なぜ、ヨモギ?



リンポチェは、東ブータンのケンパジョンという片田舎の村に生まれました。その村は、今はもうありません。ケンパジョンとは、その地域の言葉で、「ヨモギの村」という意味です。ですから、リンポチェはヨモギ生まれということになります。

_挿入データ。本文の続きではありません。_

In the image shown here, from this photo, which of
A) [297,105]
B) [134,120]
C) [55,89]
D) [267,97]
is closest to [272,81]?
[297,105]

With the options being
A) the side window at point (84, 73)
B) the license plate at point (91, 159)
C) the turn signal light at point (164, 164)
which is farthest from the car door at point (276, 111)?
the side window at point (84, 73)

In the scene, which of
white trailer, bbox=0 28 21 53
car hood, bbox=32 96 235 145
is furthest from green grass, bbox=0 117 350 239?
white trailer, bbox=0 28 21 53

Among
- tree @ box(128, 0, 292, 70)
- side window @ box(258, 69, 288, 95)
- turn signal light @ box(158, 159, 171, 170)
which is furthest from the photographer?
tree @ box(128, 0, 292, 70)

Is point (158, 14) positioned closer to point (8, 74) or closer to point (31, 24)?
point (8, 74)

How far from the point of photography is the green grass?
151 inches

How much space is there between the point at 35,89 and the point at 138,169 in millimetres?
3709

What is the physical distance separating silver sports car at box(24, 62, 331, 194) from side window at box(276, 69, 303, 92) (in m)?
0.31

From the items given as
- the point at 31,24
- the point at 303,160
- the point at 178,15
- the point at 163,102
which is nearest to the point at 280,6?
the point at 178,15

ヨモギは、アルテミシア属の一種で、お茶やチンキにしたり、タバコのように吸ったりできます。それは、夢のハーブです。眠りを誘う枕の主な原料のひとつとしてしばしば使われるほかに、明晰夢をもたらすともいわれています。ローマ時代の兵士は、スタミナを保つためにサンダルの中にいれていました。中世ヨーロッパでは魔法のお守りの薬草として使われました。また、庭仕事をする人は虫よけ—特に蛾よけ—として使っています。古代からヨモギは疲労回復や、旅人を悪霊や野生動物から守るためにも使われてきました。10世紀のラクヌンガ(治療法)の記述によると、ヨモギは、非キリスト教徒のアングロサクソンの「9つの薬草の呪文」にある9つの薬草のひとつです。1931年に出版されたグリーブの『近代のハーブ』は以下のように記しています。「中世にはヨモギはCingulum Sancti Johannis(聖ヨハネの帯)として知られ、バプテストのヨハネが、帯に入れて身に着けたと信じられていました。聖ヨハネの前夜祭には、その小枝で作られた冠をかぶって、悪霊から身を守りました。オランダとドイツでは、聖ヨハネの前夜祭に摘んだヨモギは、病気や不幸からのお守りになると信じられていることから、聖ヨハネの草とも呼ばれています」。 ヨモギは、女性のリプロダクティブ・ヘルスに効果があることから、聡明な女性たちに人気があります。子宮に刺激をあたえ、遅れている生理を回復させたり、女性の月経周期を正常に戻すのに使われます。他の苦味のあるハーブと同様に、ヨモギは消化を促します。たっぷりとした食事の前後にとると、お腹のガスや膨満感を軽減するのに効果を発揮します。ヨモギは焚いて煙をだす儀式にもしばしば使われます。軽い鎮静作用があるため、すり減った神経を穏やかにしたり、ストレスを軽減したりします。アグリモニー(キンミズヒキ)とヨモギと酢を組み合わせたものは、坐骨神経痛や筋肉のこりの治療にたいへん効果があります。


日本の友人が、彼らの視点から, ヨモギについてすこし付け加えます。日本では、ヨモギはどこにでもみられます。古来から、その薬効は広く知られ、主に、浄血や切り傷の止血などのために使われてきました。また、邪気を払うとも信じられ、11世紀初頭に成立したとされる『枕草子』には、5月5日の節句に菖蒲とともに使われていたことが記されています。また、江戸時代初期の17世紀から食されているヨモギ餅の材料としても多くの人々になじみのある植物です。


*大部分はウィキペディアから引用した。